Today, innovation has both social cachet and practical value. In the MBA classroom, we might refer to innovation as a means of creating value.

Innovation can make a company more competitive and help improve lives.

I would like to suggest that within this popular discussion of innovation we might be overlooking something important.

Innovation can also be an effective form of implementation - a way of getting work done.

To illustrate, let's consider examples of crowdsourcing and open innovation.

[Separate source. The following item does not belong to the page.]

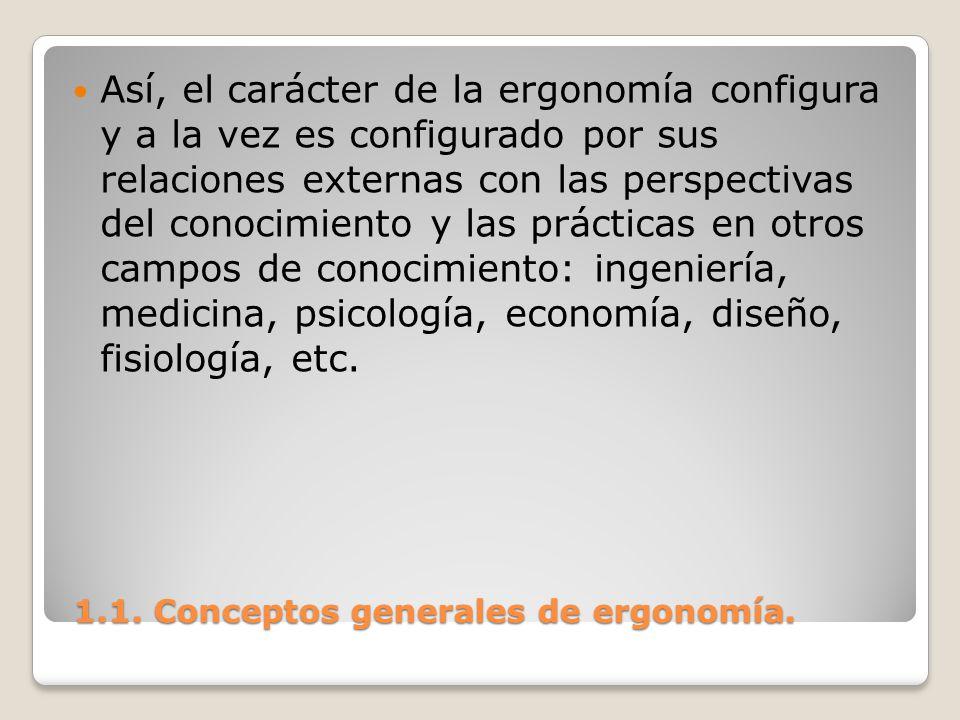 1.1. Conceptos generales de ergonomía. 1.1. Conceptos generales de ergonomía. Así, el carácter de la ergonomía configura y a la vez es configurado por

Through these, we can see how open innovation can also deliver better execution.

In 2009, Singaporean film-maker Tan Siok Siok decided to make a documentary about Twitter, the social networking site.

She did not make her film the old-fashioned way by building a team that included a writer, director, filmographer and lawyer.

Typically, such a team would appeal to the powers that be for financing and, later, distribution in the cinemas.

This process of seeking financial support and distribution is referred to as development hell or development limbo.

Creative projects can literally get stuck in this limbo for years or, worse, never emerge at all.

Tan elected to bypass development limbo and instead crowdsourced her film.

She appealed directly to Twitter users for stories about how the social networking site has impacted their lives.

The end result was a rapidly-produced and engaging documentary which today can be watched on YouTube for free.

Crowdsourcing allowed Ms Tan to navigate around development limbo and quickly produce a high-quality documentary. Crowdsourcing helped her rapidly execute a film project.

The pharmaceutical industry has its own development hell, of sorts. When independent researchers anywhere in the world create a new compound, on average it takes 18 to 24 months until that new compound finds its way into Big Pharma's R&D labs.

Why do promising compounds sit on the shelf, untested, at a time when we routinely read about the dearth of new drugs in the pipeline?

The simple answer is that very little is known about these new compounds. They have not been fingerprinted. (Every compound has a unique structure just like every person has a fingerprint.)

Meanwhile, the pharmaceutical industry continues to practise a model that prioritises IP ownership. Consequently, pharmaceutical companies are generally unwilling to buy a compound that they know little or nothing about. Thus, discoveries sit on the shelf, untested.

This is where open innovation steps in to solve the problem.

Some firms, such as Eli Lilly and LEO Pharma, are using open innovation to help researchers around the world fingerprint newly-discovered compounds.

The pharmaceutical companies set aside any question of buying the researcher's IP, and instead focus on fingerprinting the new compound and entering that fingerprint into a library used by R&D scientists.

Open innovation, in this case, removes the question of IP ownership and that, in turn, accelerates the pace at which these new discoveries can be brought into the R&D labs.

This is quite innovative for a traditional industry like pharmaceuticals.

Yes, innovation is important.

It can be an important part of our public identity, and a means of competing and improving lives. But now we can also see that innovation is also about getting the work done.

And when it comes to new drug development and treating conditions like HIV or cancer, few things could be more important than getting the work done.

Michael Netzley, PhD, is the academic director, SMU Office of Executive Development.